Can a Rabbit help catching Bugs?

AI-assisted code reviews: are they actually helpful, or just more noise in an already crowded inbox?

Today I want to talk about my experience with AI-assisted code review tools like CodeRabbit and how they are helping me with my day-to-day work.

As a preface: I’m not involved with any of the tools I’ll mention; these are just the ones I’ve explored, and your experience will likely vary.

This piece is going to be extremely subjective. Code reviews are a crucial part of developer life, but they highly depend on the personalities involved and the context of the project. What works for my flow might not work for yours.

What is a code review?

When working in teams, code reviews are a necessary step to avoid biased decisions. A colleague with a fresh eye reads your changes, pokes holes in the logic, and ensures everything aligns with standards. It’s an effective way to catch bugs early, standardize code, and share knowledge.

But I have a confession: I both love and hate code reviews.

I’m not naturally great at reviewing. I lack that “pentesting” mindset, the ability to find hidden holes or think outside the box. Often, I just skim; if it looks clean, it looks fine. I also struggle with the fear of bothering a peer by asking too many questions or pointing out nitpicks.

On the flip side, having someone review my code is my ultimate safety net. It guides me to explain things better and ensures I don’t introduce stupid errors. The issue is that in 2026, we have more code and less time. Sneaky bugs pass through even when a human checks the code. Logic bugs, which require knowing the whole repository, are difficult to address. With the rise of AI-generated code, this becomes even scarier: we tend to trust AI results that might contain incredibly subtle imperfections.

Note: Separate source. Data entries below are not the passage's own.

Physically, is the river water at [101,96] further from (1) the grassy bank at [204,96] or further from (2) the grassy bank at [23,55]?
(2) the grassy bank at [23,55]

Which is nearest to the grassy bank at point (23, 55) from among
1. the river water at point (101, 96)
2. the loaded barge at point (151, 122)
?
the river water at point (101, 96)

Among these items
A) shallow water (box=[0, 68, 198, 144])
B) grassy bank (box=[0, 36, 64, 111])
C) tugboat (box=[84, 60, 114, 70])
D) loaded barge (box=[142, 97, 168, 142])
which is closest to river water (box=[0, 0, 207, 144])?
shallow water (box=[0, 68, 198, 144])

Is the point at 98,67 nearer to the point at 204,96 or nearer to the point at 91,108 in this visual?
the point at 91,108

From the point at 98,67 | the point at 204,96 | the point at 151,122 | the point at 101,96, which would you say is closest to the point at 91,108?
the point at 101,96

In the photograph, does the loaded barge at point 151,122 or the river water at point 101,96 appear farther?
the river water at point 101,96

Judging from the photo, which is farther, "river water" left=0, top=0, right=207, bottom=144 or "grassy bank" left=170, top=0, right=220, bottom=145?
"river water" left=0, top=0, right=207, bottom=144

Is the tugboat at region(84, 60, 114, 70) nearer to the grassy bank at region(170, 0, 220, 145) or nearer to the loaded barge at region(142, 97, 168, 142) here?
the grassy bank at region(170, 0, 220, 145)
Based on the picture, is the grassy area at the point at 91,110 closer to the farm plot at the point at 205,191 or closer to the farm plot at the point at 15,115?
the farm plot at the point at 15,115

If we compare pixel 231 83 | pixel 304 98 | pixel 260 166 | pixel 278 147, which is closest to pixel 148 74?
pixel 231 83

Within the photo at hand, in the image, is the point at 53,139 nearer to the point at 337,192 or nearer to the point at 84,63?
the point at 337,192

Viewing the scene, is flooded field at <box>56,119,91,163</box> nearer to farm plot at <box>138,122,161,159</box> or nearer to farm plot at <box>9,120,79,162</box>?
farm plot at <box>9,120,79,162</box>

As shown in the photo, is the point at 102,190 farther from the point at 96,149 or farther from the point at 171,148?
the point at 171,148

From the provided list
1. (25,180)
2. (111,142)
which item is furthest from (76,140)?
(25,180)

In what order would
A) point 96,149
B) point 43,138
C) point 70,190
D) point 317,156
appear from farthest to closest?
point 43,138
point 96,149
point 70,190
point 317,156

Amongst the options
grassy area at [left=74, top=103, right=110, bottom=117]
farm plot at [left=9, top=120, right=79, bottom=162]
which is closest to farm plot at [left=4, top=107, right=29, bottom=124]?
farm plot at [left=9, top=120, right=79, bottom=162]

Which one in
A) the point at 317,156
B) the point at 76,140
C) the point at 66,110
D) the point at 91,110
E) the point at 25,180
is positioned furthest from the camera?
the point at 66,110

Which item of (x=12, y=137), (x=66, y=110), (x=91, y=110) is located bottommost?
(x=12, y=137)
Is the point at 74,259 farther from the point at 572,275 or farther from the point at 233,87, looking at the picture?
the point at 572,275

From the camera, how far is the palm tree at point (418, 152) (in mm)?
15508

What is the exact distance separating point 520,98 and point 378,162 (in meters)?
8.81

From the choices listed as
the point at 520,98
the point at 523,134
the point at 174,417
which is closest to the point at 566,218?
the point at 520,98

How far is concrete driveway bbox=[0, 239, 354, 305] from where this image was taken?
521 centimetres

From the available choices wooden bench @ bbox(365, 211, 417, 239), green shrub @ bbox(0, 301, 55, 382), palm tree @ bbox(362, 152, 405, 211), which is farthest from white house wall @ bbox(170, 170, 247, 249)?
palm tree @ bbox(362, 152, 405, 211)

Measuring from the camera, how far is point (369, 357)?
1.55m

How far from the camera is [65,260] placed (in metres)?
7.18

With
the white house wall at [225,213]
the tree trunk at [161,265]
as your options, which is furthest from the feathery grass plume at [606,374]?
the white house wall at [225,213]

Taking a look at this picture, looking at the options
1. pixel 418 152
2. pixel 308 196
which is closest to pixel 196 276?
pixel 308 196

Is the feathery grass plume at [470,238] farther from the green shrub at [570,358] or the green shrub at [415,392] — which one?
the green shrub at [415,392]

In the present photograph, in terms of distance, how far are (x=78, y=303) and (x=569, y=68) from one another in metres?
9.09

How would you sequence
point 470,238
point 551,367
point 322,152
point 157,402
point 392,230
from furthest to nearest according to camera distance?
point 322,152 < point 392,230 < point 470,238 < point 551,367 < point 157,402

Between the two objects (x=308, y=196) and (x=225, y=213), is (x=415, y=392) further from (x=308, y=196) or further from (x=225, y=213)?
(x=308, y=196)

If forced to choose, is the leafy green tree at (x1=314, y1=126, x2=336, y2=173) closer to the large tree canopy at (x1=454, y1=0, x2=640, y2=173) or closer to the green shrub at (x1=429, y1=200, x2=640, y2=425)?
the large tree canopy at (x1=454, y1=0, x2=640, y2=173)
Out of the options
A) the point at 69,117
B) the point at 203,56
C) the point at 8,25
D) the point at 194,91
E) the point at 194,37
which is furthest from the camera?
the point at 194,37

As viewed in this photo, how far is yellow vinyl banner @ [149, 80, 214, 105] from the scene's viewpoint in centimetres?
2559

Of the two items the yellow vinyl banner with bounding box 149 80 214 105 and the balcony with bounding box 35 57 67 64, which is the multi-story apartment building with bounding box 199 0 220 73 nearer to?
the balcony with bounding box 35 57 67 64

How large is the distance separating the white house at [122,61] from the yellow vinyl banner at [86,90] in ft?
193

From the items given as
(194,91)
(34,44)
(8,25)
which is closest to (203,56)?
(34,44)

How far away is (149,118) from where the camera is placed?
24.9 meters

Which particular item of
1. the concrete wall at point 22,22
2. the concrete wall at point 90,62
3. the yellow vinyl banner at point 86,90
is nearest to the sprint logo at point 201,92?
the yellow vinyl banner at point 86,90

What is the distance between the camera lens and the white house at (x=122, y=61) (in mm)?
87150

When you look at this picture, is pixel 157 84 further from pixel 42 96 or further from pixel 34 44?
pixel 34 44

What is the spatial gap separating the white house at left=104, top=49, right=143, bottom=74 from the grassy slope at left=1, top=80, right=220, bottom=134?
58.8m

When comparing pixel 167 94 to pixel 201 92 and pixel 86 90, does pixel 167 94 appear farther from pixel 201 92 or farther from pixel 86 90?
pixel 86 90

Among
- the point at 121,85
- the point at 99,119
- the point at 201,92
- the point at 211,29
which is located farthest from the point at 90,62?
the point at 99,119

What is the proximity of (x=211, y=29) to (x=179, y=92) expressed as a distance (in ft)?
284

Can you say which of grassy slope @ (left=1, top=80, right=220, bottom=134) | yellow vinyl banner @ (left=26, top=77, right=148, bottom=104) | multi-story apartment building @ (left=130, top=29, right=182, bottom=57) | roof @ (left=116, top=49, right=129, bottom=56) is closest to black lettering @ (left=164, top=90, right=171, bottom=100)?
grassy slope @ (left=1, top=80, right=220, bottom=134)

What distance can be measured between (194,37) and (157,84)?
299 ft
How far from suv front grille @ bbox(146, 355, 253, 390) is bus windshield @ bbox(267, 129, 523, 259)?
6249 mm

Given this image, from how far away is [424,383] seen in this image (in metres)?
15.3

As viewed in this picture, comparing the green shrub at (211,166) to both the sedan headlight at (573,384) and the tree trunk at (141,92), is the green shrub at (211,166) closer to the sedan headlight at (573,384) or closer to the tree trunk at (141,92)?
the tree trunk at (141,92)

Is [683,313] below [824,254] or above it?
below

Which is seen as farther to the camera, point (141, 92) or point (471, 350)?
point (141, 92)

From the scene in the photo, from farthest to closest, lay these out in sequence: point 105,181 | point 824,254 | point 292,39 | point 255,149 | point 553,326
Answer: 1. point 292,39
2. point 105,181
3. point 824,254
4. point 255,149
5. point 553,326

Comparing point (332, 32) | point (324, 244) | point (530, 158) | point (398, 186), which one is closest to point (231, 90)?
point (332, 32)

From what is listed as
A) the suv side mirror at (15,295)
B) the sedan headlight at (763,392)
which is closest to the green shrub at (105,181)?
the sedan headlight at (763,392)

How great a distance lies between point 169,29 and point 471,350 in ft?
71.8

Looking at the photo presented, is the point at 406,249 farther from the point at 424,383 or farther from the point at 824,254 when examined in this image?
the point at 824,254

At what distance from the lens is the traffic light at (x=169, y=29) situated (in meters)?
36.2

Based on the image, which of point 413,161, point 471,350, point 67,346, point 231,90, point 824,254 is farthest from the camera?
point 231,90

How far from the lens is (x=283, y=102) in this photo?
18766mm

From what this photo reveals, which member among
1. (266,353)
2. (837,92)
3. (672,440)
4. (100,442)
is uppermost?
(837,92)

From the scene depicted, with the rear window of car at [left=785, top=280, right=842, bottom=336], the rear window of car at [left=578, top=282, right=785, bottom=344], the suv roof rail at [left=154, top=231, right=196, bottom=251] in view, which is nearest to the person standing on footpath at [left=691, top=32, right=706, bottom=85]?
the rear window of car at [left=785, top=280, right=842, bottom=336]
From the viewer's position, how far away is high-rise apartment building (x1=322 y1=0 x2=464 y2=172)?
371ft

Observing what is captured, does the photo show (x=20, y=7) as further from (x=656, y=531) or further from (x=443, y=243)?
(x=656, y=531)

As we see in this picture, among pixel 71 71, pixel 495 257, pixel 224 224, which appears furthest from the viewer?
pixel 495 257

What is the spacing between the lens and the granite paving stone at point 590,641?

But AI can also help us in amazing ways…

The Lvl 0 Filter

I’m mentioning CodeRabbit because it has become my favorite tool in our CI/CD pipeline. There are several competitors like Qodo, CodeAnt, and CodeFactor and they mostly share the same idea: an AI agent that acts as a reviewer, leaving comments and suggestions every time you open a Pull Request.

The flow is straightforward: push changes, and the bot analyzes them. This DOES NOT replace humans. These tools still miss the “real” architectural bugs. But they do an excellent job on the “first line” review: catching bad practices immediately and telling you what is wrong without fear of social repercussions, every day, at every hour.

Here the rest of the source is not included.